Biología de mierda, tan mentirosa siempre.

La Gran Vía volvió a cobrar vida, a ser real y consistente. Gerta parpadeó. Esto es lo que debían catalogar como despersonalización o deshumanización, o lo que fuera. Debía estar loca. ¿Cuántas irrealidades como esa les suceden a las personas locas? Pero la calle respondía riéndose de ella. Steinen decía que no la necesitaba, que era muy trabajadora pero la situación de crisis había bajado los ingresos. Cada día hacíamos unos 500 euros de caja, y ahora estamos en 300 apenas, decía en la despedida. Sin embargo, la había llamado para trabajar a prueba con vistas a un posible contrato.

Hizo cuentas. Multiplicaciones de cervezas y chupitos. Repeticiones por aquello del fin de semana y que era la camarera nueva. Y no, no era esa la cantidad. La tarde-noche del sábado mínimo 650 euros de caja mal contados, seguro que más. La vieja sólo era una guarra más, enfadada de su capacidad de trabajo y rajarse las manos fregando y sirviendo, a pesar de la licenciatura, el máster y los idiomas.

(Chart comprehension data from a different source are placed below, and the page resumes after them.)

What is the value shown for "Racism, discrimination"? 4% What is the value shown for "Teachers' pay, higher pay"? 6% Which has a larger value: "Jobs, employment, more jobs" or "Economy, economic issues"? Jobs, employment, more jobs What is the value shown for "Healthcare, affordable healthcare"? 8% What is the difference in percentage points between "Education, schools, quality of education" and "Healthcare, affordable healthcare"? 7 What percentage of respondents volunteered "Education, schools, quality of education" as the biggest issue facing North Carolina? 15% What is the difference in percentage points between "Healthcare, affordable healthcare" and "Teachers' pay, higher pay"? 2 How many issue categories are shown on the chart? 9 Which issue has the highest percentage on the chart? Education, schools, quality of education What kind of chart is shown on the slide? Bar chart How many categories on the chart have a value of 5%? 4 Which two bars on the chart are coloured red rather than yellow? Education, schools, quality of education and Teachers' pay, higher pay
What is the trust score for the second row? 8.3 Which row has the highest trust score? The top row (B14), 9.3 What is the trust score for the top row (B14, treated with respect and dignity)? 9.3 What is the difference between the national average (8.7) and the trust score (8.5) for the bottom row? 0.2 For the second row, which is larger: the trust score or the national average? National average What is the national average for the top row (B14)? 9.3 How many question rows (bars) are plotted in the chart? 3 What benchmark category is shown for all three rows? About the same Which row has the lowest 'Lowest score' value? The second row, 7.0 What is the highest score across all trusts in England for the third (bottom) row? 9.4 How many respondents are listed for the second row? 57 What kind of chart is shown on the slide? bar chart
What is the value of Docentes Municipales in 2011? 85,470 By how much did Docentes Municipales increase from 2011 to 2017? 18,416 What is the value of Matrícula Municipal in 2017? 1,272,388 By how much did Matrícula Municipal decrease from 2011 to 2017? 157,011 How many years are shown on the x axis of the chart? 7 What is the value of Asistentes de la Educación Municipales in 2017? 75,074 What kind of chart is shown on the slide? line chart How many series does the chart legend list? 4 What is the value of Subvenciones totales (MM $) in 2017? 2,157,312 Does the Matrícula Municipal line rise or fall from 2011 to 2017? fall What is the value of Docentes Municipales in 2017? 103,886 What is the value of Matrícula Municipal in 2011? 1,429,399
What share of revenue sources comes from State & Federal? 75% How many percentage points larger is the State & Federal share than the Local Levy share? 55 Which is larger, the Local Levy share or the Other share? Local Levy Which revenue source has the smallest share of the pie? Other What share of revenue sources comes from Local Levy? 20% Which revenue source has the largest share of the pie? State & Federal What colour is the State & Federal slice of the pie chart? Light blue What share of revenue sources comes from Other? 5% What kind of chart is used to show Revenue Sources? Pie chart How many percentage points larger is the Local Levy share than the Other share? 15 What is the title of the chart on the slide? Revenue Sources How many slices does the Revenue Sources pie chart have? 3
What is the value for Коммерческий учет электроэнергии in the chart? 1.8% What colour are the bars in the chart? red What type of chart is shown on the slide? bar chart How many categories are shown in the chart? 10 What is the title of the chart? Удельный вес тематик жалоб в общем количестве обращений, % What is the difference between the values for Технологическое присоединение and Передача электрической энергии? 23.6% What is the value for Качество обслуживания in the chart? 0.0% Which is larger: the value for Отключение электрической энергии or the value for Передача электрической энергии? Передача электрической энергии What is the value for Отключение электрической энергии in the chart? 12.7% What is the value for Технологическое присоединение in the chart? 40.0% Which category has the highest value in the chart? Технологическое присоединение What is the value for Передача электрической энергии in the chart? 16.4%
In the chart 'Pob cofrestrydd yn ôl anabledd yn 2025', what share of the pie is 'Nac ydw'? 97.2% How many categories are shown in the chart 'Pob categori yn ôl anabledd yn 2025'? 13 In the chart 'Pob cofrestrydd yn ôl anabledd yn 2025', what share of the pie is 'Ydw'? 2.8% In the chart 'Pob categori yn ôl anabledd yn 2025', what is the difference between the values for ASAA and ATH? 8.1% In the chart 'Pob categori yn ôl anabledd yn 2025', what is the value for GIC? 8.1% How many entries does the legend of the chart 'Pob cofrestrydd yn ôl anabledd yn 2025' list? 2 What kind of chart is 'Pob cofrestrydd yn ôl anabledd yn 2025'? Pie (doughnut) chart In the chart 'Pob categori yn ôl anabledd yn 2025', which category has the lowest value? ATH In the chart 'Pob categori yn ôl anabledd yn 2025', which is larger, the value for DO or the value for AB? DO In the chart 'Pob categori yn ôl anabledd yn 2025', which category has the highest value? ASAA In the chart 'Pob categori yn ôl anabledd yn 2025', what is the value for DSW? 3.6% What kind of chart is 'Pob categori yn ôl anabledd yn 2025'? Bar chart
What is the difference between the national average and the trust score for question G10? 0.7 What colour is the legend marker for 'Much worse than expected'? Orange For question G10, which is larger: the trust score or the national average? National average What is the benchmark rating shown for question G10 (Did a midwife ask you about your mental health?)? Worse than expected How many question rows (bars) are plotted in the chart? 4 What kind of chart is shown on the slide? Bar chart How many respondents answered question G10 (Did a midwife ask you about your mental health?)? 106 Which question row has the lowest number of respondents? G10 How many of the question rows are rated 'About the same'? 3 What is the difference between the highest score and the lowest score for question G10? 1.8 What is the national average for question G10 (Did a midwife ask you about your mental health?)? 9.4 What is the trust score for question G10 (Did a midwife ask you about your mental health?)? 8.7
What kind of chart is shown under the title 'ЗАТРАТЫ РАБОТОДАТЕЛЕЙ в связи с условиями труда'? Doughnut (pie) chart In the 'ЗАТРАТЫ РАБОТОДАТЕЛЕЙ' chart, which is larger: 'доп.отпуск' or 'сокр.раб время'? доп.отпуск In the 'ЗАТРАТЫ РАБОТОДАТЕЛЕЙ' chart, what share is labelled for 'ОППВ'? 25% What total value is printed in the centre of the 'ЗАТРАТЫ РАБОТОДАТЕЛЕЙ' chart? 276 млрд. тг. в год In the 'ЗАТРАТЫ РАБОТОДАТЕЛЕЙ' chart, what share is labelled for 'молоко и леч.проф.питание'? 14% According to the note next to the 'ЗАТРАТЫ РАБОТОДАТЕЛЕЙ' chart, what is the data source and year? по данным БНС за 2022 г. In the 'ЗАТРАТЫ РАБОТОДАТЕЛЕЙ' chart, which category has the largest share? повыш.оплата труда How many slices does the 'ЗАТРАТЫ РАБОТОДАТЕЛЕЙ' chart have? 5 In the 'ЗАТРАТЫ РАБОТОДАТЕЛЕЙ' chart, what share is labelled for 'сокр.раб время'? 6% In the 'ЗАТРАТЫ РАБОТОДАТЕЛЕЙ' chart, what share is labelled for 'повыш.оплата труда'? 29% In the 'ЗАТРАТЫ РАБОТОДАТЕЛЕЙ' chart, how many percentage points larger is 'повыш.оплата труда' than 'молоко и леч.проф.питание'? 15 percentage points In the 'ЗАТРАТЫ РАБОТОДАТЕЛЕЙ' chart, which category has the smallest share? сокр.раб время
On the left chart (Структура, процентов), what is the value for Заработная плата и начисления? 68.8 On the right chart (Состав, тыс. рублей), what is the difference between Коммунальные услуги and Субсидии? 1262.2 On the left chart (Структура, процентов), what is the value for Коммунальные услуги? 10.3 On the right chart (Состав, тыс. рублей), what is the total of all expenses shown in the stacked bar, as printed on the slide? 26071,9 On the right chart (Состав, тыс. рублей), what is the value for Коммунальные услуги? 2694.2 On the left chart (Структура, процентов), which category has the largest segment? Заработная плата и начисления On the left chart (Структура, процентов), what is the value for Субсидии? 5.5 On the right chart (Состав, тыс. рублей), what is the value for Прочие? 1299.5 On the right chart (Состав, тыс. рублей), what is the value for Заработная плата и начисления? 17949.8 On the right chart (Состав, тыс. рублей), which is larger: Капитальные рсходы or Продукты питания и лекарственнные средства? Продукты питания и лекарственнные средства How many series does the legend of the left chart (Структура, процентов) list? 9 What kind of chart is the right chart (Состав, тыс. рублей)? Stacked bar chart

Sin más.

 Media hora más de trabajo, sonreía para sí.

La persiana se rompió esa mañana al dejarla caer. Ya no volvió a levantarse, un cuarto en oscuridad perpetua. Los perros seguían ladrando en el callejón, pero era imposible mirar por la ventana si estaban en pleno ataque. Que se comieran al cobarde que pasara, su problema.

Una hora más de trabajo para el 061.